A few days later she was hanging about outside the shop again when a policeman came down the street from the Clock Tower. He smiled at her, and went inside. He didn’t shut the door properly so Fay, with her big ears, slunk into the porch and listened as the policeman talked to Uncle Gwynne. He was Sergeant Thomas of the Dyfed-Powys Police (Fay was thrilled to hear this) and was looking for a boy who had gone missing in Hay (that was less thrilling), and was questioning all the shop owners who may have encountered him.

“Eleven-years-old,” Thomas said, pulling out a photograph to show Uncle, “blond hair and glasses, and last seen wearing a blue hoodie and orange trainers.”

Fay thought that sounded like one of the boys that had chased her and Ivan from the Butter Market.

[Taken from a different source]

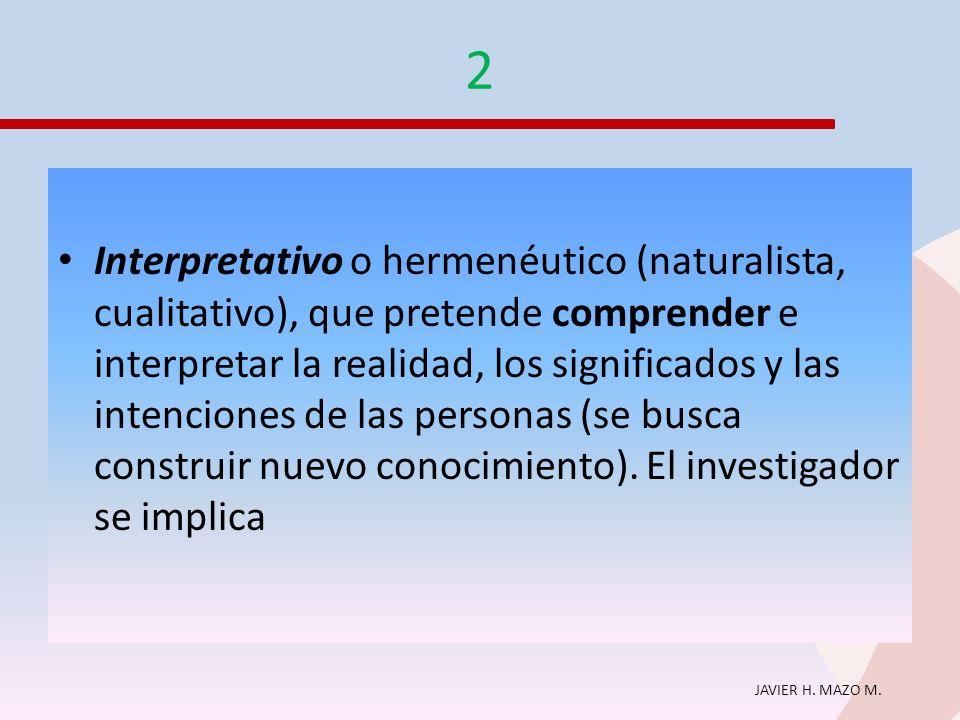 JAVIER H. MAZO M. 2 Interpretativo o hermenéutico (naturalista, cualitativo), que pretende comprender e interpretar la realidad, los significados y la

She hoped that Ivan hadn’t done anything stupid. He had a hot head full of lava, her Mam always said.

“Local?” she heard Uncle ask.

Thomas cleared his throat. “No, on holiday from the South with his father. Been staying over in Builth Wells.”

Uncle shook his head. “Not seen him.” The two men talked for a minute or so more and then the Sergeant squeezed out of the door past Fay.

“The Murder of Roger Ackroyd,” Fay said quietly. “We hadn’t got it and he wasn’t too happy about it.”

“Excuse me?” Sergeant Thomas turned back to look at her.

“He came in with his Dad,” Fay said. “He was looking for Agatha Christie but Uncle was a little bit rude. He probably didn’t notice that he had a boy with him.” She gave him a wry look. “Uncle doesn’t really notice children.”

“When was this, Miss….” asked Thomas, getting out his notebook.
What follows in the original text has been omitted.